Competition in the Commonwealth Games begins long before athletes are positioned behind starting lines. Cities vie for the privilege to host this quadrennial event, which is open to the 53 nations of the British Commonwealth, and architects compete to design the venues. Glasgow won its bid in November to host the 2014 Games, and Sports Concepts was named the victor of a European ideas competition. In collaboration with 3DReid, Halcrow Yolles, and Arup, it has designed a 430,000-square-foot, $250 million National Indoor Sports Arena and Velodrome.
 
“We developed our concepts based on a mega-building where we connected both indoor arenas with an office building,” says Michael Lischer, principal architect of Sports Concepts. This glass-and-metal clad structure will share circulation space, a cafeteria, dressing rooms, and offices for the National Sport Federations.
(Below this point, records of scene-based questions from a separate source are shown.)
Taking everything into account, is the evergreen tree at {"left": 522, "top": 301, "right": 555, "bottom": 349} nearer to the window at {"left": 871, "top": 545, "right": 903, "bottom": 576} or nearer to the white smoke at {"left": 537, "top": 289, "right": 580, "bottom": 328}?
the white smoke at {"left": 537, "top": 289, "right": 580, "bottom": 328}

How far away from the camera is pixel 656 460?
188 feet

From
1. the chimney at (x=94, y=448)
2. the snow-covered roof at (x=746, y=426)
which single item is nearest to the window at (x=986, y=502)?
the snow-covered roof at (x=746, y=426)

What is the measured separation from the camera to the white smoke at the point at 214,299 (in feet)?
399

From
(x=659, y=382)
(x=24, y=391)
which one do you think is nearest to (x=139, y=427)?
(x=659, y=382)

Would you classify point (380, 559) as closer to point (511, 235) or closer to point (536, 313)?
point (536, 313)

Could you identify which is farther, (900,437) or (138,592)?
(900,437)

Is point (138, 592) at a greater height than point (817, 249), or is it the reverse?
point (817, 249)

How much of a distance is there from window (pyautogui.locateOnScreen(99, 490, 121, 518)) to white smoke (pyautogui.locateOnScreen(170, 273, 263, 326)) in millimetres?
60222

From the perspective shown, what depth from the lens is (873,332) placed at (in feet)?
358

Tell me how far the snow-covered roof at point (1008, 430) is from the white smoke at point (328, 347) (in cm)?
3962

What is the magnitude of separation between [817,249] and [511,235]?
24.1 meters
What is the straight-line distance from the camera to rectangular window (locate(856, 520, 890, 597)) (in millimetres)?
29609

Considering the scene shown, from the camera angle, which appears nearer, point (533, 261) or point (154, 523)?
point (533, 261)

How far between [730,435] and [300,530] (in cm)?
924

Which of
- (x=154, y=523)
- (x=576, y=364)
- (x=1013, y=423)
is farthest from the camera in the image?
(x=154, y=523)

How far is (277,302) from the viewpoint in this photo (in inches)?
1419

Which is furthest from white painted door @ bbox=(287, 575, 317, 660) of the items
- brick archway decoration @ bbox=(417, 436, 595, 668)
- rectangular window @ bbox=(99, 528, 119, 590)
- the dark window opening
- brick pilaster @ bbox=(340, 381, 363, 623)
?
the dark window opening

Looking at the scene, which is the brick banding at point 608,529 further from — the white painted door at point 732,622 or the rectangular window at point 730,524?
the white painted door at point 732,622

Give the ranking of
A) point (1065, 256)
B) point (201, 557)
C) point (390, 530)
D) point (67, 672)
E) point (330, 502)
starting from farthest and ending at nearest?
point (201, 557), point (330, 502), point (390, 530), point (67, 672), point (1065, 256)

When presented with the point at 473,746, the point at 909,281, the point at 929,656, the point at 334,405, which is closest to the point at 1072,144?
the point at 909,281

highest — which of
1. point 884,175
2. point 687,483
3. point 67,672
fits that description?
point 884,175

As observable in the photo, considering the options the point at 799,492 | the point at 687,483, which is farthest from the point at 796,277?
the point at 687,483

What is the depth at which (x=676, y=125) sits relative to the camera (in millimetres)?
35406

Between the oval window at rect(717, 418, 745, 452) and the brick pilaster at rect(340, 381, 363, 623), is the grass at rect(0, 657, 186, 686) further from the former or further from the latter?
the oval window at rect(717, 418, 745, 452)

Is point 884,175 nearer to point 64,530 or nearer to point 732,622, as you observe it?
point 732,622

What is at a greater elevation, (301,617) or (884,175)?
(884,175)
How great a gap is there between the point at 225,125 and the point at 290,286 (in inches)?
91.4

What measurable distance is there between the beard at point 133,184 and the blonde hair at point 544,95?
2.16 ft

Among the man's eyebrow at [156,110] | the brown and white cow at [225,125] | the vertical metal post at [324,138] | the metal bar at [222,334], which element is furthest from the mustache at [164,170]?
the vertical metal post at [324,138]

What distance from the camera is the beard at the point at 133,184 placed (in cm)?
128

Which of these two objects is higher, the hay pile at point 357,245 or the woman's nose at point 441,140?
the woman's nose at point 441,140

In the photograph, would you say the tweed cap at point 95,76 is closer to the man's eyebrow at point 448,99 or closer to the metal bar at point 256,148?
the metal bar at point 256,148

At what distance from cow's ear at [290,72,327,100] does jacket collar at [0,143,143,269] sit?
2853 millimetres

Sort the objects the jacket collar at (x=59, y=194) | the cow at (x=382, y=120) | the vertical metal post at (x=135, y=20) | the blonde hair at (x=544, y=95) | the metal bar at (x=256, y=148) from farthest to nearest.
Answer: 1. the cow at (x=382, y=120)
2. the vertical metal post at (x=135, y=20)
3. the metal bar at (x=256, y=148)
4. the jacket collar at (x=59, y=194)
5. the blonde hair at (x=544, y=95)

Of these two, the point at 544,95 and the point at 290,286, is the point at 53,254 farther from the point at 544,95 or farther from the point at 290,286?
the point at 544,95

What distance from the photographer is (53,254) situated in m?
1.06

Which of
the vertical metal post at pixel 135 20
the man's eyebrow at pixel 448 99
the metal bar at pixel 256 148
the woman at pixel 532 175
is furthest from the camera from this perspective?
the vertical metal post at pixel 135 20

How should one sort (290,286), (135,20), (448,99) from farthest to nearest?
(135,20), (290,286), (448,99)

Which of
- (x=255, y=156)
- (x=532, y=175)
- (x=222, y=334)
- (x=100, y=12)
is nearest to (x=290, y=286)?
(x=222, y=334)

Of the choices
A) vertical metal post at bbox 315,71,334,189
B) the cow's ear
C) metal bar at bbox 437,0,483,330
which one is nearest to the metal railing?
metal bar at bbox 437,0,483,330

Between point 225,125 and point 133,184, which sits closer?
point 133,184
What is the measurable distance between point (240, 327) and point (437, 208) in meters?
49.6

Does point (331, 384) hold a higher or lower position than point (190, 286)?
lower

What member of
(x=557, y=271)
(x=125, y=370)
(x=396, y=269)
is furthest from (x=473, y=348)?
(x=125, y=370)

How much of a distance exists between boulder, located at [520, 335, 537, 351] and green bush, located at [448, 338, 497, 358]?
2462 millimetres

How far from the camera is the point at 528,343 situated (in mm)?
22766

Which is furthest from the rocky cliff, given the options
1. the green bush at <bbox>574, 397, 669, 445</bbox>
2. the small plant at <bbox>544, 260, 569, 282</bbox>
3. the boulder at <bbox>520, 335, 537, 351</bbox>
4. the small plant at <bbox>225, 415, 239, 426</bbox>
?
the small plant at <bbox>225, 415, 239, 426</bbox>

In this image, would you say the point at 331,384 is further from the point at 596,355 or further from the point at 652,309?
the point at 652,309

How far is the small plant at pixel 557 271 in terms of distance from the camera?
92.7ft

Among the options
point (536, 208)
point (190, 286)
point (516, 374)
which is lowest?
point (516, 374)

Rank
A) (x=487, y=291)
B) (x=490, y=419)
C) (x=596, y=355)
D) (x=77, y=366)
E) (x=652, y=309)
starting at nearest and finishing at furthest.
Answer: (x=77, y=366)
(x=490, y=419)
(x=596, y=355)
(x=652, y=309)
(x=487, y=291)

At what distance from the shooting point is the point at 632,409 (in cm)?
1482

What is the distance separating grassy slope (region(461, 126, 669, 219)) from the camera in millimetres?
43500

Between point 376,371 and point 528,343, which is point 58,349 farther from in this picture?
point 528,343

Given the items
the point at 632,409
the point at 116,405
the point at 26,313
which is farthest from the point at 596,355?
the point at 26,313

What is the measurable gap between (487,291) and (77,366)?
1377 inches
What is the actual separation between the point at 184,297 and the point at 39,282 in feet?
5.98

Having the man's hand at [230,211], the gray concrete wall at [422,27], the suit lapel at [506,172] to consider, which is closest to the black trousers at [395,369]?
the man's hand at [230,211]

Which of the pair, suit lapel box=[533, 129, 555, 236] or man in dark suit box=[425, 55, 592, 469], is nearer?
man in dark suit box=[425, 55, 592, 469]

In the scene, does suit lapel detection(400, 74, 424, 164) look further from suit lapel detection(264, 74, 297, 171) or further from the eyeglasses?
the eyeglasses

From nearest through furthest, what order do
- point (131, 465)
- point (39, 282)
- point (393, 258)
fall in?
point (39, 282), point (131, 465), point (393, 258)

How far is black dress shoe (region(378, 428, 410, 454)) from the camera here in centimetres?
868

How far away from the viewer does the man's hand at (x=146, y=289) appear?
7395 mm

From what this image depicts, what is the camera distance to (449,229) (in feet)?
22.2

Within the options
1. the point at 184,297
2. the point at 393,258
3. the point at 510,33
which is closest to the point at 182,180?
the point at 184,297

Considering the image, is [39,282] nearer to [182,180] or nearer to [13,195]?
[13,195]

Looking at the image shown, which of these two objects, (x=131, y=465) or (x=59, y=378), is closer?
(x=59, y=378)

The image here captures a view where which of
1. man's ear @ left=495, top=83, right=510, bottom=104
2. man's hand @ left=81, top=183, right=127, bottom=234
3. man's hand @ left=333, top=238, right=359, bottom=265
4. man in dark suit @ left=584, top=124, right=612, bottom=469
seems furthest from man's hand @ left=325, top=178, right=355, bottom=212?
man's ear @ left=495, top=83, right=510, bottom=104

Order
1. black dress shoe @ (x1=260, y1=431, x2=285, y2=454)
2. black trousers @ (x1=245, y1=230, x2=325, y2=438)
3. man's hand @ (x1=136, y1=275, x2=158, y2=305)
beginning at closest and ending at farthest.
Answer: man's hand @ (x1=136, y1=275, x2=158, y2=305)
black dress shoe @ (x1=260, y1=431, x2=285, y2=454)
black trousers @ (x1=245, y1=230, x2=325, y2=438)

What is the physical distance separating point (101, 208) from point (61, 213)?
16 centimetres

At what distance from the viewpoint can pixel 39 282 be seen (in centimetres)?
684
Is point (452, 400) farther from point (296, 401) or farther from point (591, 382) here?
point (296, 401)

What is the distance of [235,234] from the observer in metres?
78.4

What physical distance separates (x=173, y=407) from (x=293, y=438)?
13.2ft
Connecting the three facilities under one roof simplifies building operations and significantly cuts the construction costs, Lischer says.
 
The complex will include a 200-meter indoor hydraulic track that can be raised and lowered at the push of a button to open the center arena for badminton or basketball games; the space will also seat up to 5,000 spectators. A velodrome, a carefully calibrated banked wooden track for indoor cycling, will be designed by an as yet unselected specialist; this space will seat as many as 4,000 people.
 
Although construction is not slated to begin until the spring of 2009, the project could allow Scotland to reap early rewards. “It will kick-start the regeneration of an urban brown field site in a deprived suburb of Glasgow,” Lischer says. The building will be available for recreational use when it opens in the summer of 2011.
 
Also included among the new venues for the 2014 Games are a 12,500-seat National Entertainment Arena for gymnastics and netball events, designed by Sir Norman Foster and scheduled to be completed in 2011, and a hockey center, which is still in planning stages.